“Someday, you’ll be a father, and you’ll see the same things I do when I look at my kids. I told your mother that Maria is pregnant.”
“Is she?”
“No confirmation yet. Just speculation on my part.”
“Interesting. I wonder what that means for their wedding in November.”
“I guess we’ll see. Are you going to be okay, son?”
“Yeah, don’t worry about me. Keep your eye on Milo.”
“I’ve got my eye on all of you, and I always will. Call me if you need to talk. Anytime. Day or night.”
“I will. Love you, Dad.”
“Love you, too, son.”
I end that call and sit there for a long time, thinking about the things he said. I haven’t thought of that bullying thing with Milo in years, but the memory makes me smile. That was one of my finest hours if I do say so myself. Milo kept asking me why I didn’t say something to him. I told him no words were necessary. It was enough for me to stare at him for so long, he got the message not to mess with my brother.
Thirteen-year-old Milo was skeptical.
Nineteen-year-old Nico was certain it would work, and besides, I couldn’t very well get into it with a kid unless I wanted to find myself locked up. Thus, the staring contest, which I won by a mile. The kid was shaking in his boots by the time we left, and he never bothered Milo again.
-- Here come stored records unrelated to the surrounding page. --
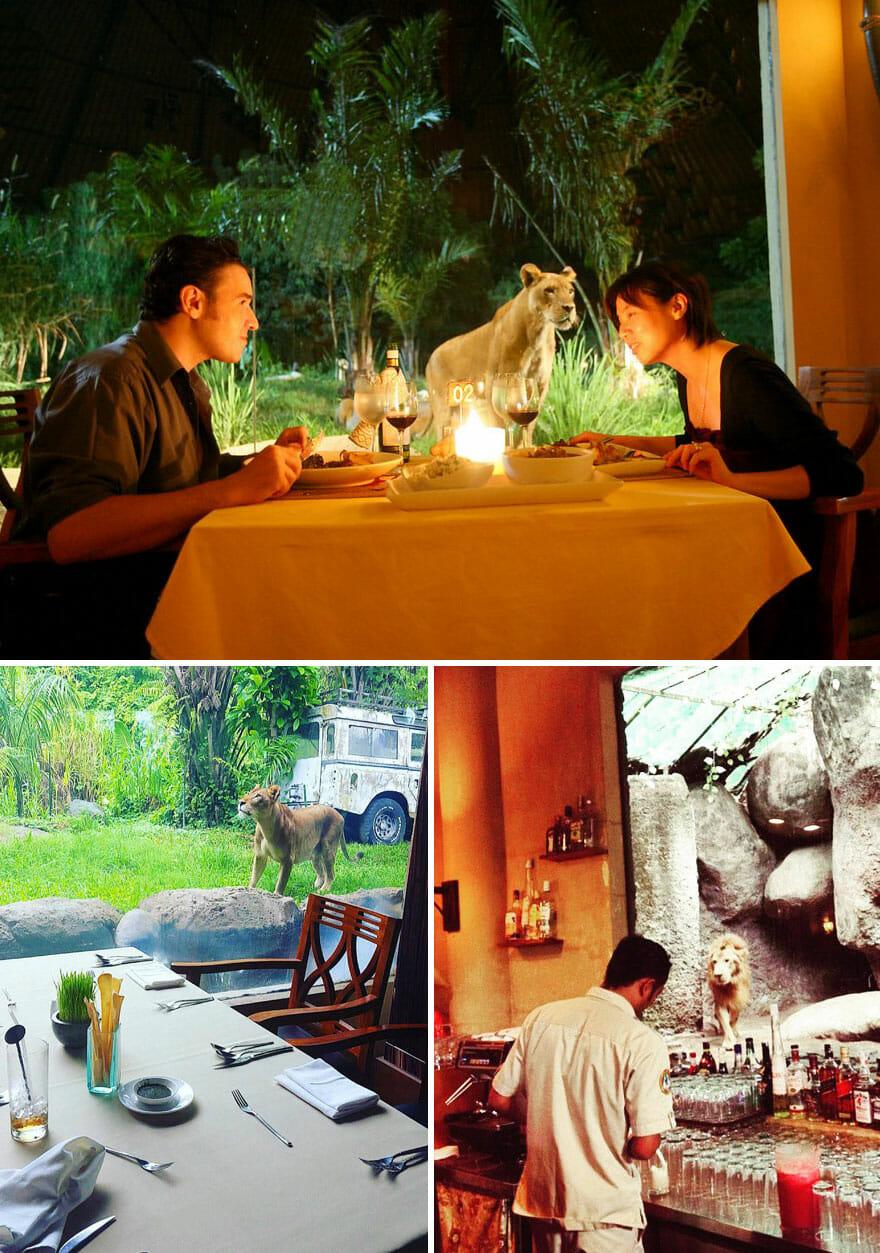 restaurantes-cafes-espetaculares_8
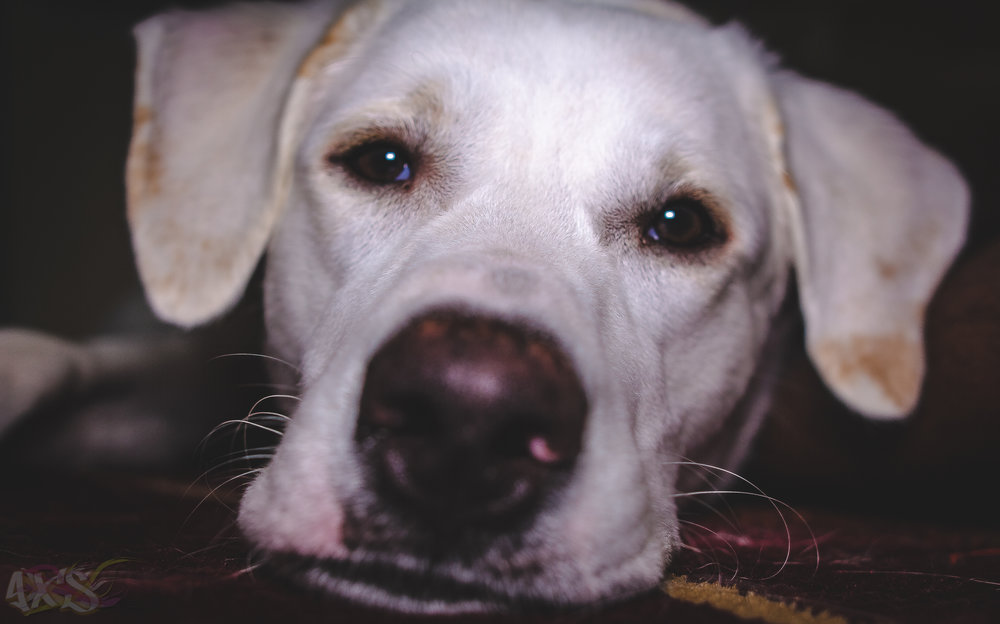 AXS_Dog Dayz.jpg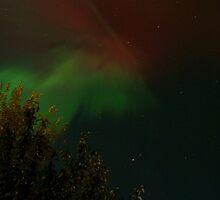 Northern Lights II  [Cochrane Ab-Canada] by Barrie Daniels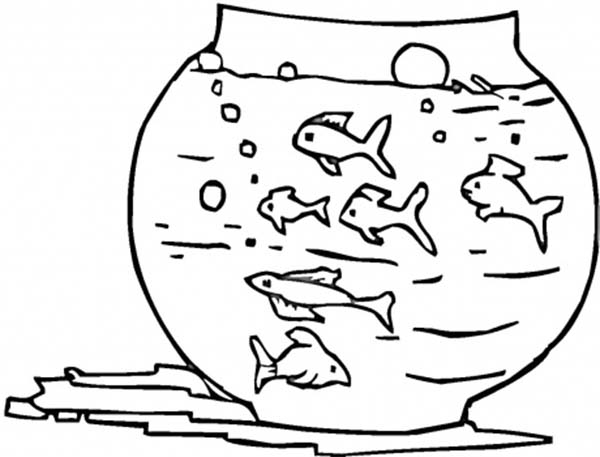 Too Many Fish in This Fish Tank Coloring Page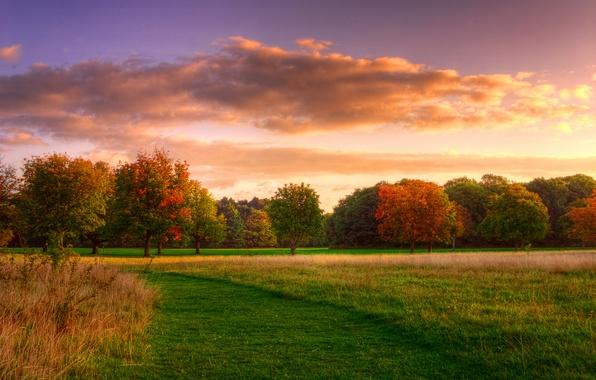 Картинка поле, лес, небо, трава, облака, деревья, природа, восход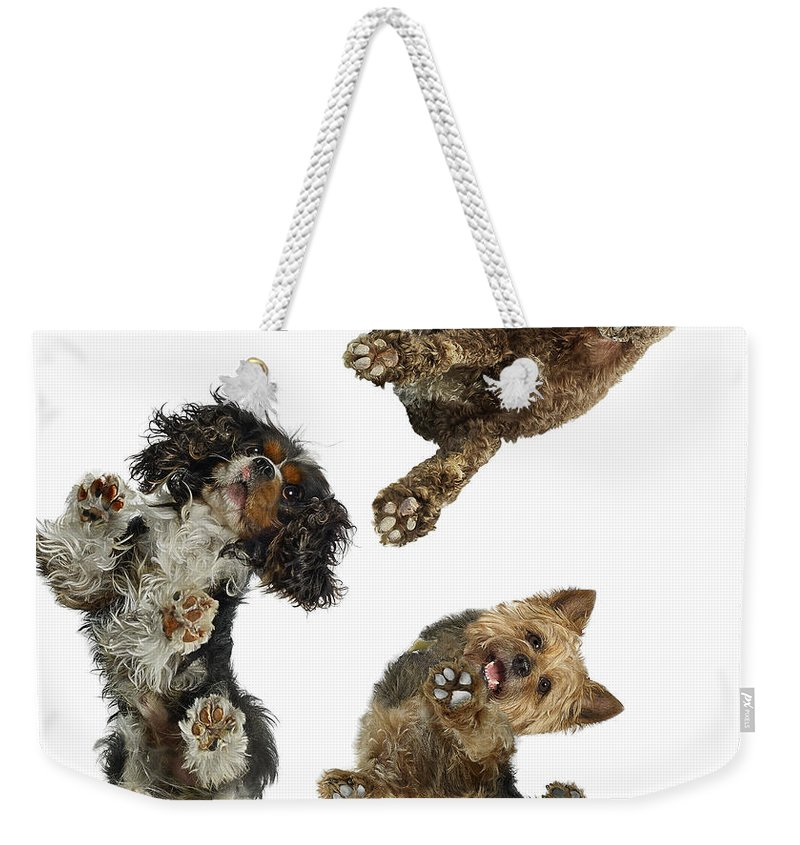 White Background Weekender Tote Bag featuring the photograph 3 Dogs Looking Down by Gandee Vasan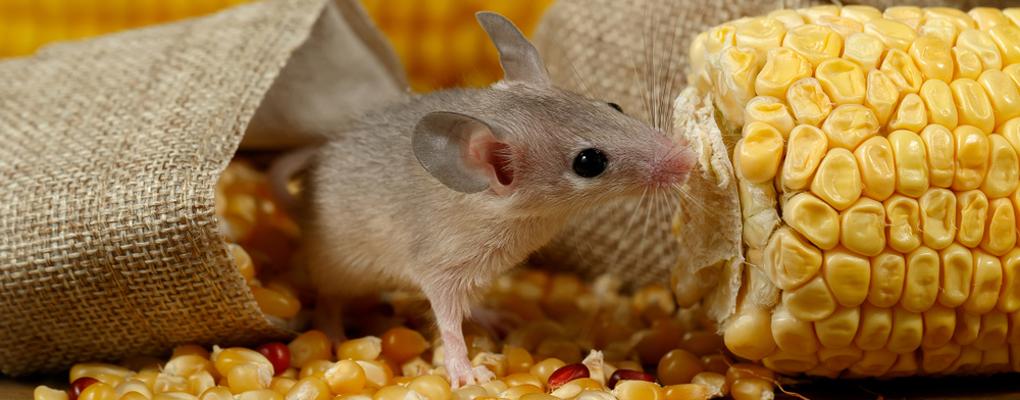 Eine Maus knabbert an einem Maiskolben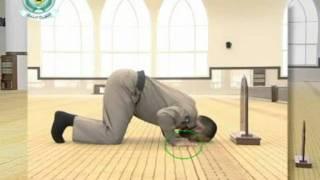 الاخطاء الشائعه في اداء الصلاة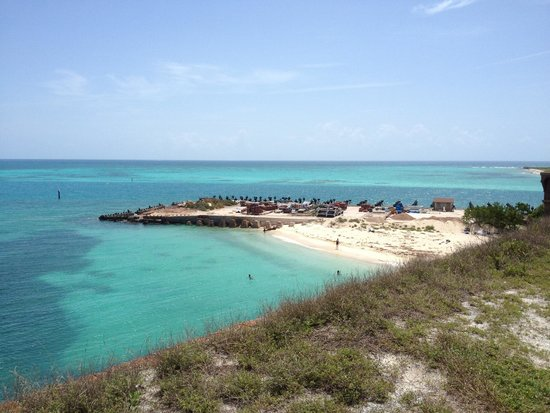 Fort Jefferson: Beach in front of the fort
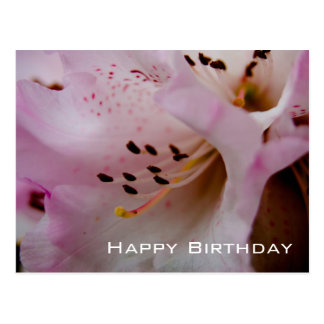 Joyeux anniversaire rose du rhododendron | carte postale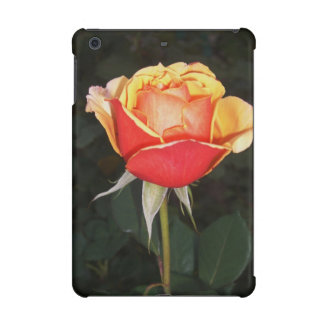Bi-Color Orange Rose iPad Mini Covers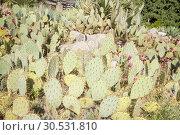 Купить «Green cactuses», фото № 30531810, снято 10 сентября 2010 г. (c) Tryapitsyn Sergiy / Фотобанк Лори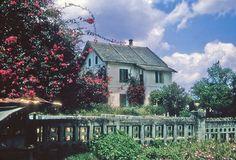 https://flic.kr/p/ek9gm4   Dalat villa    vas064090 Warren G. Reed Collection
In fact, no one ever bothered Milo again, which meant the word got out about his badass older brother. No one messes with my siblings. I had words with Marcus after he married someone else while he was still dating Dee. I ran into the douchebag who cheated on Maria more than a year after it happened, and I advised him to give me a wide berth unless he wanted to end up in the hospital. The asshole ran off like the limp dick he is.
Maybe that’s why this thing with Milo is so hard for me to take. I’ve spent my whole life trying to keep my siblings safe, and to be responsible, even from a distance, for something like this happening to one of them is unbearable.
It’s well after two a.m. by the time I pull into my driveway, still driving the black Cadillac CT4 from work. I try not to bring work cars home, but sometimes it’s easier to go straight home after my last run than go back to the yard and switch out the cars. My drivers aren’t allowed to take the cars home, but I can do what I want. They’re my cars, after all.
When I tiptoe into the bedroom where Sofia is asleep in my bed, I notice her bags are packed and sitting by the door.
Shit.
I heard what she said earlier about wanting to go home, but I can’t handle the thought of her being vulnerable or accessible to people who’d hurt her simply because she dumped that asshole Joaquín. Since when is wanting out of a marriage grounds for attempted murder? I no sooner ask myself that question than I realize that sort of thing is far more common than I’d like to think. I just hate that it’s happening to her.
I’ll take her home if that’s what she wants, but I’m going with her, and I’ll stay there with her every night and do what I can to help keep her safe.
When I get in bed, I snuggle up to her warm body and put my arm around her.
She sighs in her sleep and relaxes into my embrace as I breathe in the fresh, clean scent of her hair.
For the first time since I heard Milo was shot, I feel myself settle a bit as the ache in my chest seems to subside somewhat. Being close to her this way is all it takes to calm the storm that’s been raging inside me all day. As I close my eyes and try to sleep, I vow to keep her close to me for as long as I possibly can.
SOFIA
I’m awake early the next morning, but I stay still and quiet, hoping Nico will sleep for a while longer. I have no idea what time he got home, but I know it was late, since I stayed awake until well after one, hoping to see him. He texted to tell me Milo was in good spirts when he saw him but didn’t say much more than that.
I hope maybe I’ll get to see him myself at some point, although I won’t blame Milo if he doesn’t want me there.
The sick feeling I’ve had in my stomach since Saturday night is still there on Monday morning. That Nico’s sweet, kind, younger brother could’ve been harmed by the monster I was married to is just too much for me to handle. I keep thinking I should walk away from Nico and his family, but I can’t bring myself to leave the best people I’ve ever known, even if it would be better for them.
I love them all so much.
Especially Nico, who’s been nothing but kind and supportive of me for as long as I’ve known him.
I wish I was a stronger person who could do what was best for him and his family, but the thought of returning to any semblance of the life I was leading before I knew them breaks my heart.
“Whatever you’re thinking, knock it off,” he says in a gruff, early-morning voice as he draws me closer to him.